For years I would see this title listed in film books and assumed it was a straight-forward biography of the famous actor. Silly me! Unexpectedly enjoyed this immensely when it popped up on TCM a few years ago. I hope others who may have skipped it in the past will read your article and give it a go.
I have to say I've never even heard of this film! I must see this – it sounds like a grand time. Thanks for the introduction to The Great Garrick! :)
"The Countess Takes A Ham." -- That was brilliant. I will watch for it to turn up on TCM. It sounds like a blast. If only they had remade it with Peter O'Toole. He would have played the part more sympathetically, I suspect.
Will definately be watching this Saturday! I had no idea if was a screwball comedy!
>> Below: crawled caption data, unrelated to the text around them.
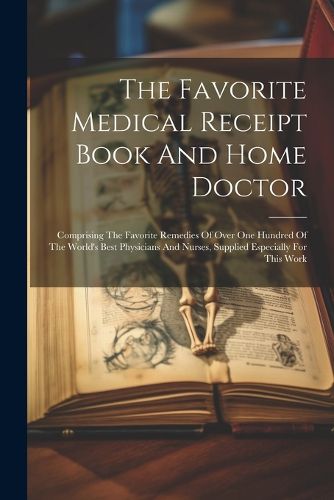 Cover image for The Favorite Medical Receipt Book And Home Doctor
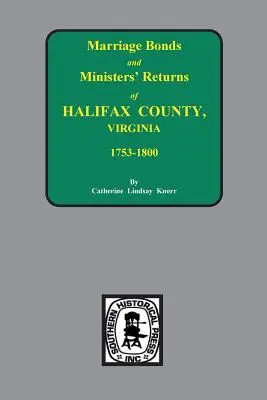 Comté de Halifax, Virginie 1756-1800, actes de mariage et déclarations des ministres. - Halifax County, Virginia 1756-1800, Marriage Bonds & Minister Returns of.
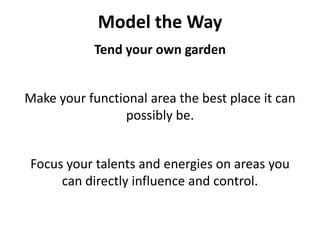 Model the WayTend your own gardenMake your functional area the best place it can possibly be. Focus your talents and energies on areas you can directly influence and control. 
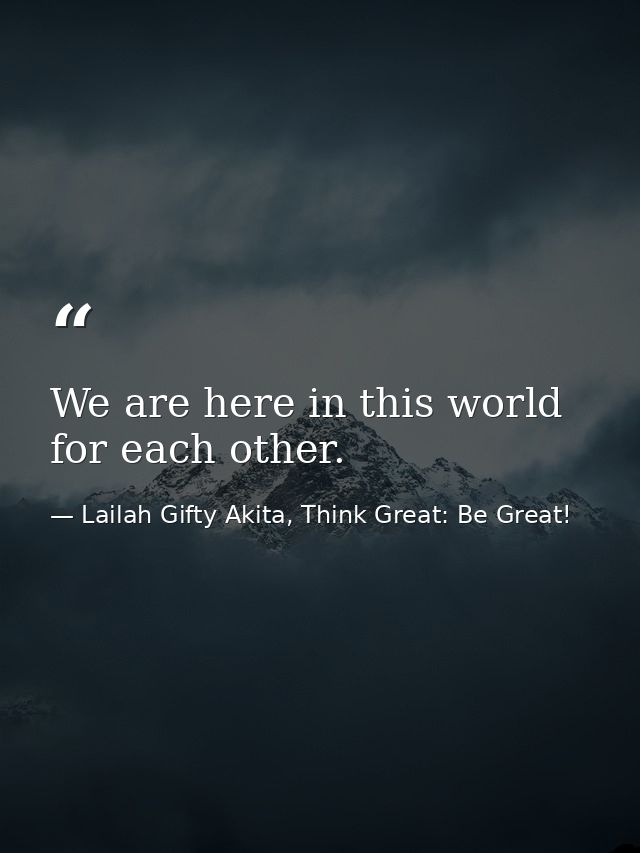 We are here in this world for each other. — Lailah Gifty Akita, Think Great: Be Great!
I can never get over how gorgeous Olivia is...
Thanks for bringing this film to our attention for the Blogathon!!!
Thanks for all your comments and kudos to Phyl for co-hosting the blogathon with Crystal!
Joe, you're on to something, as what this movie needed was (drum roll). . . ALAN SWANN! Still, THE GREAT GARRICK is great fun, the supporting cast is a riot and Olivia de Havilland plays her role with spunk, warmth and humor.
Watched it this morning! It may take 39 min for Olivia to make her entrance, but what an entrance!!! Thanks for writing about this film again. I don't think I would have watched it otherwise.
What an unusual-sounding movie! I will keep my eye out for it. Great review!